# fishing 2 mi south of murrels inlet



## tim04 (Jun 26, 2002)

hello,
I will be surf fish at litchfield beach on june 29- july 7, what can i expect to catch?
How big? and how?

Any help would be GREATLY appriciated

Thanx 
Tim W


----------



## emanuel (Apr 2, 2002)

Sharks, sharks and more sharks. Just when you get tired of catching said sharks you will catch, MORE SHARKS!!!  

Actually that's what you'll end up catching lots of. In addition probably some blues, flounder, sting rays, maybe some puppy drum and spanish mackeral.
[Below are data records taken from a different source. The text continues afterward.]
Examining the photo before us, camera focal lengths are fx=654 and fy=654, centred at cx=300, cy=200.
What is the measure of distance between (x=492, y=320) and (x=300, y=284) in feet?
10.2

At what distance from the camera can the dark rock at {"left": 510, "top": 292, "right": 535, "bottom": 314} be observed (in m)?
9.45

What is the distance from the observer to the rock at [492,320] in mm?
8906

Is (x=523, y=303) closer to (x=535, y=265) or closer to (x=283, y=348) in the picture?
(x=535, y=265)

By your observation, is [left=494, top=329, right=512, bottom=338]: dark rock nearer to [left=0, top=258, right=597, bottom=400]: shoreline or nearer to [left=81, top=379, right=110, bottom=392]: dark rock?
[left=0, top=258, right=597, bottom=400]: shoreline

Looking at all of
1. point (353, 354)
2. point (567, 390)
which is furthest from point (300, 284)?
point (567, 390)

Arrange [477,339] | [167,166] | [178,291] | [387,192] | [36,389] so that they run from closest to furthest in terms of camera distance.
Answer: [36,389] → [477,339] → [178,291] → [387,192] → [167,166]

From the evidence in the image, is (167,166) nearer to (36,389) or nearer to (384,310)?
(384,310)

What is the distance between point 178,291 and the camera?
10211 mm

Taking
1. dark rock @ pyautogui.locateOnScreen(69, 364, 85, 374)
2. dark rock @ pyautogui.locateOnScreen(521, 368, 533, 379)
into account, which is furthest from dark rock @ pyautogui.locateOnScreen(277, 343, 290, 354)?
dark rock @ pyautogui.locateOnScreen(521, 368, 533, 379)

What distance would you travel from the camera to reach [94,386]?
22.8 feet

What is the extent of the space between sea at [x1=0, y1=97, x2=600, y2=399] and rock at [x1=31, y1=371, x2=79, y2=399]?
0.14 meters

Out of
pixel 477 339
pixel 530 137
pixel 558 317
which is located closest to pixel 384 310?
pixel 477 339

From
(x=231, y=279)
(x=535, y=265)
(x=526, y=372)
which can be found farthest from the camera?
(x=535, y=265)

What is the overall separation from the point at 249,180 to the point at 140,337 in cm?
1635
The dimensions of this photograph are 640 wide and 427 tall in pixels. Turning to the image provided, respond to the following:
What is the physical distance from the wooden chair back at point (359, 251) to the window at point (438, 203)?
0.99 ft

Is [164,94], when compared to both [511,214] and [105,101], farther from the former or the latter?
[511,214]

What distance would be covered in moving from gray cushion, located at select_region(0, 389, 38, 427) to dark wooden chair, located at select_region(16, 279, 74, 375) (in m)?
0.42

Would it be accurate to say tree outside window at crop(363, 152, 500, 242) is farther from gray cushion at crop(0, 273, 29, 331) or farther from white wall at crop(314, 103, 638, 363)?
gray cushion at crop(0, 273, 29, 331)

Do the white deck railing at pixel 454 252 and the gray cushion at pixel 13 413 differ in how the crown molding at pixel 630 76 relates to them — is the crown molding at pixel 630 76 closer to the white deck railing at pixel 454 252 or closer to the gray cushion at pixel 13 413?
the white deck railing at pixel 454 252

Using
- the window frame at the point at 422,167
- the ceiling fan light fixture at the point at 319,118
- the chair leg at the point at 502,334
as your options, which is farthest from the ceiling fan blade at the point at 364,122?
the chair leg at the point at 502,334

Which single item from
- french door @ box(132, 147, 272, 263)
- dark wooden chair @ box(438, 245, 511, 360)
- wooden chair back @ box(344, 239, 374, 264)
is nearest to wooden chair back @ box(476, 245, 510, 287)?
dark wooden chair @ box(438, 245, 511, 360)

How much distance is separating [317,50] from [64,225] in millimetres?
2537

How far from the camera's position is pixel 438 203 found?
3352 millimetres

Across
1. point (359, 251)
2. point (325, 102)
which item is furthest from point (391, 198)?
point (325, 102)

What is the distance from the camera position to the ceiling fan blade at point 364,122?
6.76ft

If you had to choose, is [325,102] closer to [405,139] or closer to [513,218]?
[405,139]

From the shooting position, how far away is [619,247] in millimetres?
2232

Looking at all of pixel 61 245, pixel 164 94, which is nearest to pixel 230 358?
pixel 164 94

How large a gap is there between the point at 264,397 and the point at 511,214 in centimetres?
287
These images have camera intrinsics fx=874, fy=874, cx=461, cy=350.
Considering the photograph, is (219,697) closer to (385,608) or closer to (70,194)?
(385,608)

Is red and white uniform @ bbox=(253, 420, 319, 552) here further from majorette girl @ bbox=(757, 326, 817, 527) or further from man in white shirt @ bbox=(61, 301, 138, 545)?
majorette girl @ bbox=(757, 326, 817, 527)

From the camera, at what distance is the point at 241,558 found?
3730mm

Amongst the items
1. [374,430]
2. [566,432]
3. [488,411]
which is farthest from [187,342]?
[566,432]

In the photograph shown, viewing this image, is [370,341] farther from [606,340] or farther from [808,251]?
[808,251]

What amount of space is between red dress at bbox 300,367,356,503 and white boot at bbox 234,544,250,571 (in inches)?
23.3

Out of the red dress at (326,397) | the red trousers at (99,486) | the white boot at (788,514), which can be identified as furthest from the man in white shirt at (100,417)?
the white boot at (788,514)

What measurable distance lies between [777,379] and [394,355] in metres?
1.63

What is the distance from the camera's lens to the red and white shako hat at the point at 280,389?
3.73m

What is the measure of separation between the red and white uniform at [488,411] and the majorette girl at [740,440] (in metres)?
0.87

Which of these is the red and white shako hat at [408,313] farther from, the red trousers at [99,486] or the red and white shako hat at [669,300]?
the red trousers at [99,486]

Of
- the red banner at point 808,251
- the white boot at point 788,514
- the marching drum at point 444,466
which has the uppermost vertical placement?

Best bet is to use a bottom rig on a medium size surf rod (think large bass or catfish rod) with 12-20 pound test, depending on what you are targetting. Cut mullet, squid or shrimp works really well. It all depends on how new to saltwater fishing you are and what you want to target. If you want to hit some piers, a short drive up the coast is Garden City Pier. I absolutely love fishing there, can't say it enough.


----------



## JerryB (May 15, 2003)

is this spot in the "no shark fishing" area?

jerry


----------



## emanuel (Apr 2, 2002)

The shark fishing ban applies only to Horry County and all incorporated areas. You can fish for them from boats and quite frankly, no one is going to say anything if you catch one in some isolated part of the beach. Here's the good news, you'll be in Litchfield which is in the next county down and they could care less if you pulled in a 12 footer.


----------



## JerryB (May 15, 2003)

thanks, may go down there if i get the urge to catch some sharks. 
jerry


----------